Turn everything from the line containing "Is the point at 622,562" down to the last of the lines into a two-column CSV with the headers line_text and answer. Give one row for each line and its answer, put each in its own quoted field with line breaks replaced by spaces, and leave the pictures out.

* Begin Task data *

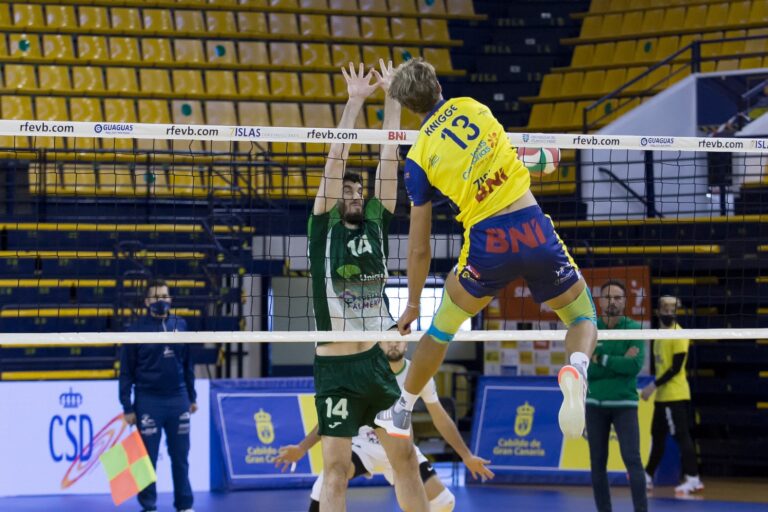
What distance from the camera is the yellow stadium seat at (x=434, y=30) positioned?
18172mm

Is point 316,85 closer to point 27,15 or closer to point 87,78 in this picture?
point 87,78

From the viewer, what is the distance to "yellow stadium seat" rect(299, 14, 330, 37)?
705 inches

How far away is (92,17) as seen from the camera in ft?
55.9

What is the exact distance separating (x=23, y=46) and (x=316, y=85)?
4.36 m

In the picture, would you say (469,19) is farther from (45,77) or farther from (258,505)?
(258,505)

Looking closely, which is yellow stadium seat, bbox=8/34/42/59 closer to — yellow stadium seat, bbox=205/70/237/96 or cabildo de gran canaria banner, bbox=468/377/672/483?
yellow stadium seat, bbox=205/70/237/96

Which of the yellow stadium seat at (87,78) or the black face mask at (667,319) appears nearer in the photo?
the black face mask at (667,319)

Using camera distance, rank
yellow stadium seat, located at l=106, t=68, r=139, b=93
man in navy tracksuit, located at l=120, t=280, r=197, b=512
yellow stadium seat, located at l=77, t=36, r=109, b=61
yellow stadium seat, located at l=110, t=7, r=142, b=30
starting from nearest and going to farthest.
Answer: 1. man in navy tracksuit, located at l=120, t=280, r=197, b=512
2. yellow stadium seat, located at l=106, t=68, r=139, b=93
3. yellow stadium seat, located at l=77, t=36, r=109, b=61
4. yellow stadium seat, located at l=110, t=7, r=142, b=30

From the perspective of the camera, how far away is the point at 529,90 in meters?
18.1

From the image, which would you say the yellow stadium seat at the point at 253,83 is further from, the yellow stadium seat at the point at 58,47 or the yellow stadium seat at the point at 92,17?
the yellow stadium seat at the point at 58,47

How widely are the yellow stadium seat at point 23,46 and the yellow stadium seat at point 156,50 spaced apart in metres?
1.52

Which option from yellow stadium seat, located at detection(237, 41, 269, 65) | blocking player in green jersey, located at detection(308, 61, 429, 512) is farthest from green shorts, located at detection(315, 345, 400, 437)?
yellow stadium seat, located at detection(237, 41, 269, 65)

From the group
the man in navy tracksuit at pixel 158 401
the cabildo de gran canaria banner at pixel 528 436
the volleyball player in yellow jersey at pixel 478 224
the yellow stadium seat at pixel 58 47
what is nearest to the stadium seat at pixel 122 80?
the yellow stadium seat at pixel 58 47

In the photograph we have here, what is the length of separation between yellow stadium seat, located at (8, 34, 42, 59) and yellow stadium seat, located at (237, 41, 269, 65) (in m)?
3.00
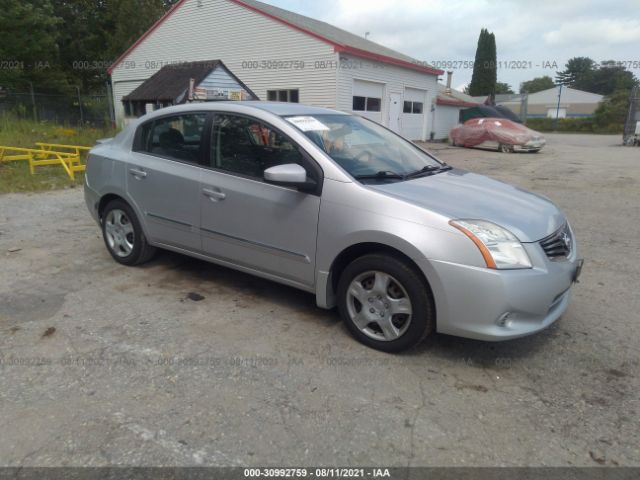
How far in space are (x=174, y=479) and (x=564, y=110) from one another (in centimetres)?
8767

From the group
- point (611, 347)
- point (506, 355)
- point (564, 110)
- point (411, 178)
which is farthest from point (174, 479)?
point (564, 110)

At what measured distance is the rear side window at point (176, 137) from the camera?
13.8 feet

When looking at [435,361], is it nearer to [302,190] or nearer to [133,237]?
[302,190]

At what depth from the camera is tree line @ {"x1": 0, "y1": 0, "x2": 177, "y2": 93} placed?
2377cm

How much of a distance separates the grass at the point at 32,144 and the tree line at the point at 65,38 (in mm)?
6857

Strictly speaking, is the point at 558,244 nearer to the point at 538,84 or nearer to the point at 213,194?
the point at 213,194

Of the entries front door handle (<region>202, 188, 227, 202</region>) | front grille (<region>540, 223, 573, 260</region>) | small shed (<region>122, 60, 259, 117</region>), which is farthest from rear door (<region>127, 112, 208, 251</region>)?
small shed (<region>122, 60, 259, 117</region>)

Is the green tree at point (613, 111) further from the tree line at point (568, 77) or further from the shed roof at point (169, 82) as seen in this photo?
the shed roof at point (169, 82)

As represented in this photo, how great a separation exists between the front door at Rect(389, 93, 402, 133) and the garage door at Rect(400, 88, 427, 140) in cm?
53

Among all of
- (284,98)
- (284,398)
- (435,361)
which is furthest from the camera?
(284,98)

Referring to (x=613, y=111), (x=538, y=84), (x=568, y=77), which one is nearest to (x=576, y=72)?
(x=568, y=77)

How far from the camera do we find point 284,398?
2818 mm

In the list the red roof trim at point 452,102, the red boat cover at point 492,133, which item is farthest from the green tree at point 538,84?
the red boat cover at point 492,133

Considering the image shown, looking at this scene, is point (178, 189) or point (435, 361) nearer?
point (435, 361)
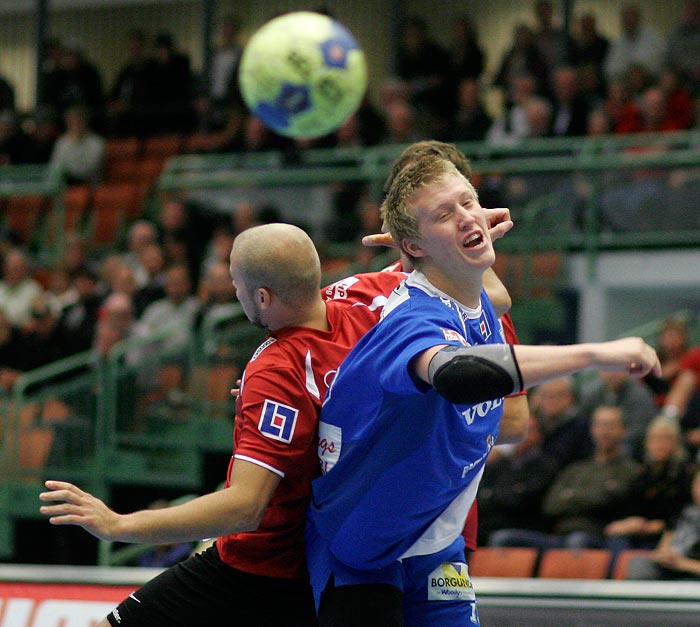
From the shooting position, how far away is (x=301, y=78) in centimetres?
712

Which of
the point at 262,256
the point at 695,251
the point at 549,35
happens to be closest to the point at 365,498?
the point at 262,256

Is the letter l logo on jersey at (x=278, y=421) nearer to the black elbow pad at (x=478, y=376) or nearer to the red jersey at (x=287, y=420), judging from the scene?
the red jersey at (x=287, y=420)

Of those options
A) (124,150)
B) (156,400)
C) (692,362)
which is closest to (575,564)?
(692,362)

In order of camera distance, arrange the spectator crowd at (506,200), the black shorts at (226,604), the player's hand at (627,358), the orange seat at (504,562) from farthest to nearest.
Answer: the spectator crowd at (506,200) → the orange seat at (504,562) → the black shorts at (226,604) → the player's hand at (627,358)

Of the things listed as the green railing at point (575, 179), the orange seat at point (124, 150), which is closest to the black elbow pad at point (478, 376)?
the green railing at point (575, 179)

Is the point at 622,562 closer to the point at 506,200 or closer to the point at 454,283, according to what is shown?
the point at 506,200

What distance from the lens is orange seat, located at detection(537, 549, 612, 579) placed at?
608 cm

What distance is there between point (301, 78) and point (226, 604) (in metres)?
4.34

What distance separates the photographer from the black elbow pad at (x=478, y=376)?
2527 millimetres

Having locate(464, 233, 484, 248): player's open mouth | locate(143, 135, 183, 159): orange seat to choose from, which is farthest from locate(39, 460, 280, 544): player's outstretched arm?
locate(143, 135, 183, 159): orange seat

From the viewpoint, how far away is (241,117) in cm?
1213

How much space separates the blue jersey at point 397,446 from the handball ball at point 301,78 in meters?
4.21

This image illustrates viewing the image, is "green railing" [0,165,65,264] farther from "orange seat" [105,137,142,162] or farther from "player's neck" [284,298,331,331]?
"player's neck" [284,298,331,331]

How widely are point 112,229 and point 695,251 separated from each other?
5.53 metres
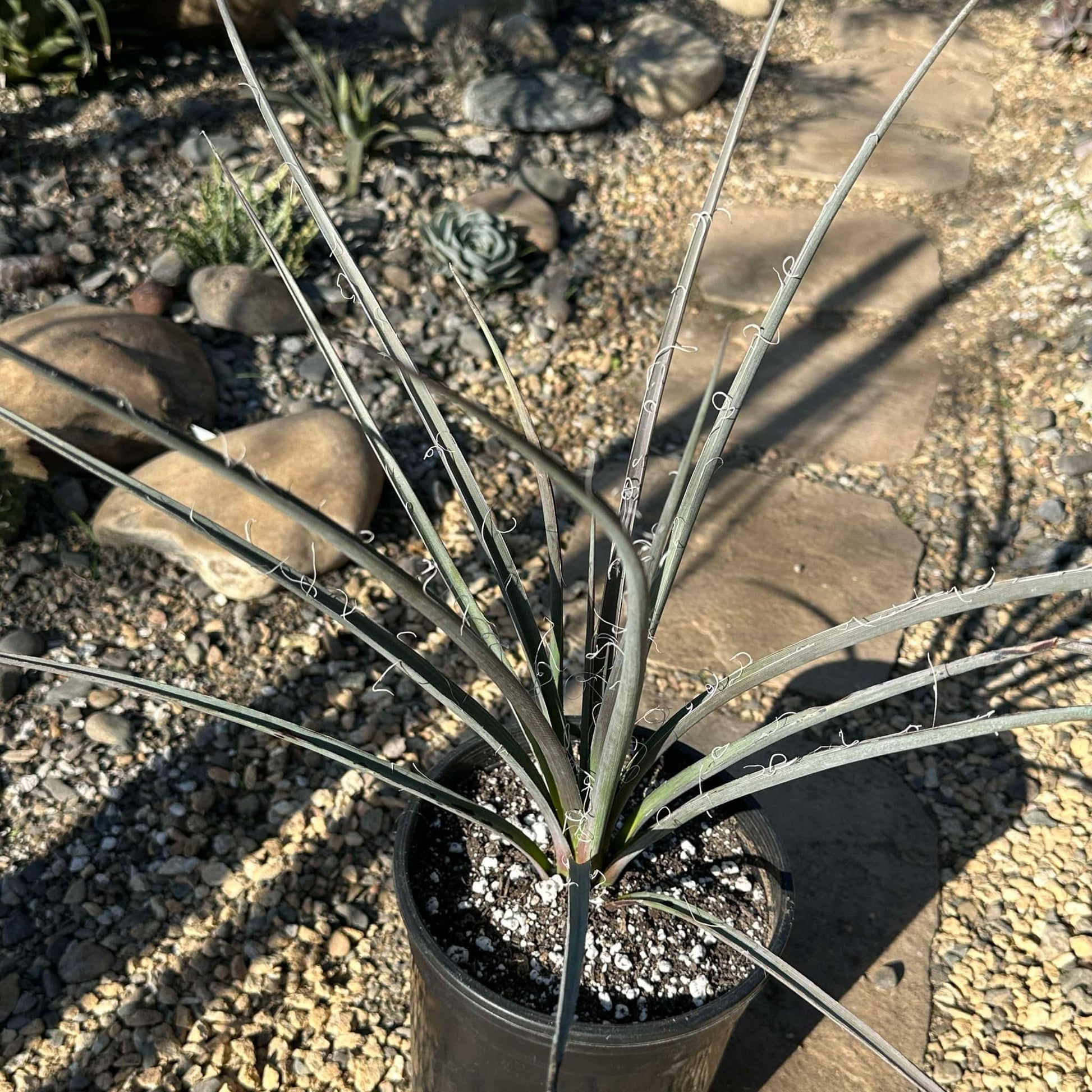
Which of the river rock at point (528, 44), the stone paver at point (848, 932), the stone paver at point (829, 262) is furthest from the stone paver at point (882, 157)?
the stone paver at point (848, 932)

* End Task data *

■ **Answer to the problem**
line_text,answer
"Is the point at 622,562 closer to the point at 506,200 or closer to the point at 454,283, according to what is shown?","the point at 506,200"
"What distance from the lens is orange seat, located at detection(537, 549, 612, 579) placed at?","608 cm"
"What distance is there between point (301, 78) and point (226, 604) (in metres)?","4.34"
"What distance separates the photographer from the black elbow pad at (x=478, y=376)?","2527 millimetres"
"Having locate(464, 233, 484, 248): player's open mouth | locate(143, 135, 183, 159): orange seat to choose from, which is farthest from locate(39, 460, 280, 544): player's outstretched arm?","locate(143, 135, 183, 159): orange seat"
"From the viewpoint, how far away is (241,117) in cm?","1213"
"How much space separates the blue jersey at point 397,446 from the handball ball at point 301,78 in meters?","4.21"
"This image illustrates viewing the image, is ""green railing"" [0,165,65,264] farther from ""orange seat"" [105,137,142,162] or farther from ""player's neck"" [284,298,331,331]?","""player's neck"" [284,298,331,331]"
"How widely are point 112,229 and point 695,251 separated from each other?","5.53 metres"
"Which of the river rock at point (528, 44), the stone paver at point (848, 932), the stone paver at point (829, 262) is furthest from the stone paver at point (882, 157)?","the stone paver at point (848, 932)"